Letting Frustration linger is an invitation for it to take permanent residence in your heart. Once you ask it to move in with you — let’s just say it’s 100x easier to invite frustration in vs. asking it to leave.
It taints you.
Your heart. Your soul. Your vision. Everything affected. Infected by Frustration.
I think sometimes, it’s okay to be frustrated. It might help move things forward; put things into perspective; motivate. But it’s letting it linger that’s deadly.
And I think (at least for me) one of surest ways to teflon my heart from frustration is gratitude.
The truth is, I’m not grateful enough. I don’t find things to be grateful for when things aren’t going so well. And when things do go well, I sometimes forget to be grateful because I’m enjoying it too much or I think I’m at a good place because of my doing. (Ego, much?)
Besides, it’s so much easier to bitch and moan.
But you know what I started to realize?
Nobody likes complainers. Our dearest loved ones can only handle so much. What’s worse than a complainer? Someone who complains about the same thing all the time. And I don’t ever want to be that guy.
Perhaps my strength; time; breath can be used for something more productive and positive.
Perhaps instead of giving in to the desire of complaining, I should start looking for things to be thankful for in that context.
We will always find what we are looking for.
are we am I so inclined to always harp on the negative?
I can control what I look for.
I can control what I see.
I can control — or at least play a very vital role — in creating the world I live in.
And I choose to create a world built upon love, hope, grace, and gratitude.
Choosing gratitude helps me reframe the world.
If I get dealt a crappy hand.
Let’s acknowledge it.
Let’s name it. Let’s call it what it is.
But instead of lingering on what crap luck I have…
Let’s enjoy the fact — and be thankful — that I get to play.
Let’s enjoy the company and maybe learn from how others play.
Let’s see if there’s an opening to take a risk and make a bold move. Maybe a miracle can happen. After all, miracles rarely happen without risk.

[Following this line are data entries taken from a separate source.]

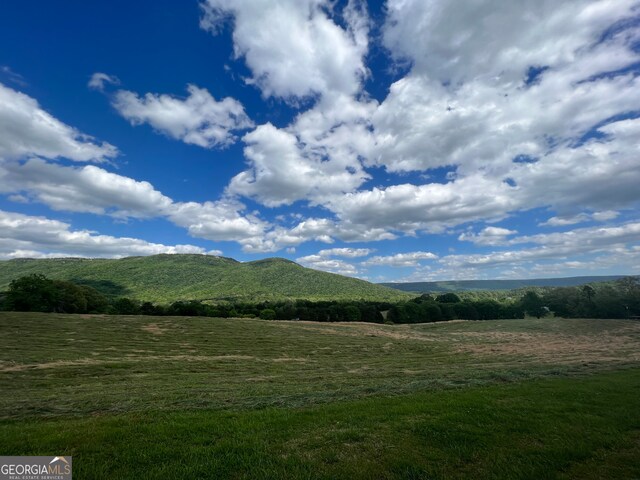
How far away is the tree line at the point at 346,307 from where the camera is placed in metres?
76.8

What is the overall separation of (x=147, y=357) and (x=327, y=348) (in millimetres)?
24252

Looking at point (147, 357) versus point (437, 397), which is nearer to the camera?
point (437, 397)

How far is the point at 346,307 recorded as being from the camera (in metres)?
116

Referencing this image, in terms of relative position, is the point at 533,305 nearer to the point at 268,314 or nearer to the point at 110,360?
the point at 268,314

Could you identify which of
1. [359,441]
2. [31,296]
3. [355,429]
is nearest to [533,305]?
[355,429]

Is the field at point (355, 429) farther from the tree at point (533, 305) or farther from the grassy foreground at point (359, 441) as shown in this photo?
the tree at point (533, 305)

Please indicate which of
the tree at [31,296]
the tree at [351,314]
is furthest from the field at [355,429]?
the tree at [351,314]

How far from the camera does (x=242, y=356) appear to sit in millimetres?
40688

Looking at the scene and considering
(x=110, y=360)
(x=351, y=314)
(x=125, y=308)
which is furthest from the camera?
(x=351, y=314)

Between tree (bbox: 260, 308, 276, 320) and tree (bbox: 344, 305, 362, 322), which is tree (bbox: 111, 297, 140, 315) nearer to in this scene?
tree (bbox: 260, 308, 276, 320)

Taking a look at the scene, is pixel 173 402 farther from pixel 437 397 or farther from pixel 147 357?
pixel 147 357

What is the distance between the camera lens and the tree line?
76.8 m

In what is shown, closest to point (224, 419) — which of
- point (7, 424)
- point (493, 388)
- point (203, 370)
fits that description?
point (7, 424)

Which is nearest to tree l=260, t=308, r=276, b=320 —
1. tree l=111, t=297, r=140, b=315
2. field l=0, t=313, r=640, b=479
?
tree l=111, t=297, r=140, b=315
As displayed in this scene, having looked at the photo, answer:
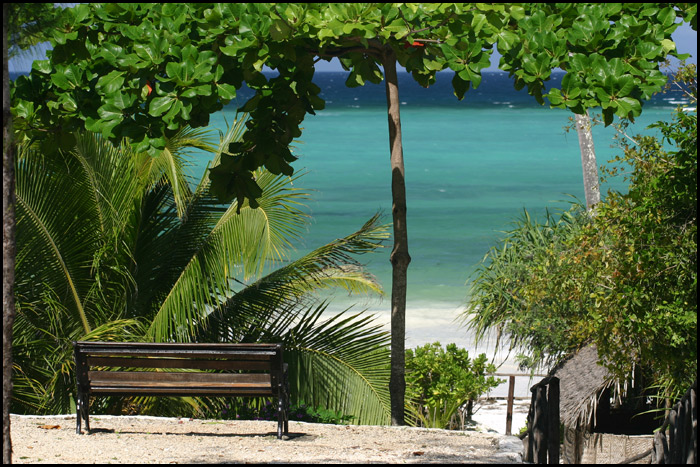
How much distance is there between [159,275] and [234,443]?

If I really think about it — I don’t think I can ever run out of things to be thankful for; I don’t think I can count all the blessings in my life.
Especially if I’m choosing to focus on/ count what I lack or the way the universe seems to be stacked against me.
Gratitude turns what I have into enough.
And the more grateful I am, the more I’m prone to see beauty in this world.
I’m sure of it.
One more thought/thing…
I’ve learned about breath prayers during this cycle around the sun.
Breath prayers are short prayers that you say as you inhale and exhale.
The one I use the most — particularly on Sunday mornings — is praying “Here I am Lord” as I inhale and “Into your hands I commit my spirit” as I exhale.
The other prayer I’ve been using — well, I guess it’s more of a mantra is: this is what comes with it.
See — this past year’s theme seems to be about putting things into perspective.
No one ever said life was going to be easy.
But yet, we kinda expect it to be easy, no?
…this is what comes with it…
helps me control what I can; how I react; what I do.
Because no calling; no ministry; no work; no journey that is life giving; that is life transforming; that is worth it is going to come easy and with no cost.
This set back?
yea… this is what comes with the path I have given my life to.
This is where I need to be; this is where I’m called to be;
… this is what comes with it…
It just helps me put things into perspective and not be so caught up in myself.
Well. Here’s to the year that was.
Here’s to 38 and all the great things the next trip around the sun will bring!
If you concentrate on finding whatever is good in every situation, you will discover that your life will suddenly be filled with gratitude, a feeling that nurtures the soul. – Rabbi Kushner.